Is there a Fender Stratocaster back there?
I feel like there is.
Yeah, I got a Fender Stratocaster, Fender Telecaster.
You are clearly a guitar player.
Yes.
And there is a fight right now in guitar world.
Tell us about the fight.
It's a guitar battle.
So Fender, who are known for making the famed Stratocaster guitar,
have recently been issuing cease and desist letters to other guitar builders,
telling them, you got to stop producing guitars that,
look like our stratacasters.
Fender fired shots yesterday.
Today, they just launched a full-scale invasion.
I got a letter here, a copy of a cease-and-assist letter,
that a U.S. boutique guitar builder received three days ago.
Basically, it says, dear sirs or madams,
we're writing to you in the name and on behalf of Fender Musical Instruments
Corporation.
Our clients has claims against you to cease and desist from further marketing such
guitars, disclosure of information.
They're asking guitar manufacturers to recall their models.
to destroy these instruments.
Multiple boutique guitar builders here in the US
receive virtually identical legal demands
from Fender lawyers, stop making guitars,
stop shipping guitars, destroy all your guitars,
and send us a bunch of money.
And this has blown up back in Fender's face
as guitar YouTube, which basically controls
all of guitar culture, has had a major backlash saying,
Fender, you have no right to claim
this Stratocaster guitar shape,
this belongs to all of us.
This is a PR disaster that will hurt you and haunt you Fender for years.
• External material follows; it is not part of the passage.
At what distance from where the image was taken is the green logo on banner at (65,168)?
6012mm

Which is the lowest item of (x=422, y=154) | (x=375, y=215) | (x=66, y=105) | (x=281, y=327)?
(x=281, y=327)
There's so much musical DNA in that Stratocaster shape
that it almost stopped being a guitar design
and became the default image of electric guitar itself.
For people who don't know, I mean, the Stratocaster guitar shape,
iconic. Literally, the guitar emoji on your telephone is the Fender Stratocaster guitar.
When you think electric guitar, you probably picture a Stratocaster.
The Fender Stratocaster with its two bullhorns and its shapely ergonomic body,
that's what we think of when we think electric guitar.
You probably first saw it in the hands of Buddy Holly.
David Gilmore.
Her.
Tomorello
Mark Knopfler
The Edge
Steve Lacey
Buddy Guy
Please people
Jerry Garcia
I think really in many ways
The Fender Stratocaster
was made to be
interpreted if you will
Leo Fender
who developed the Stratocaster
was really inspired by Ford's manufacturing
practices of modular, easy-to-repair guitars. So rather than like gluing on the neck, which you can't
take off easily, he decided why don't we bolt the neck on? And basically the entire Fender Stratocaster
is built to be modified. So when you picture Jimmy Hendrix, he's playing an upside-down stratocaster.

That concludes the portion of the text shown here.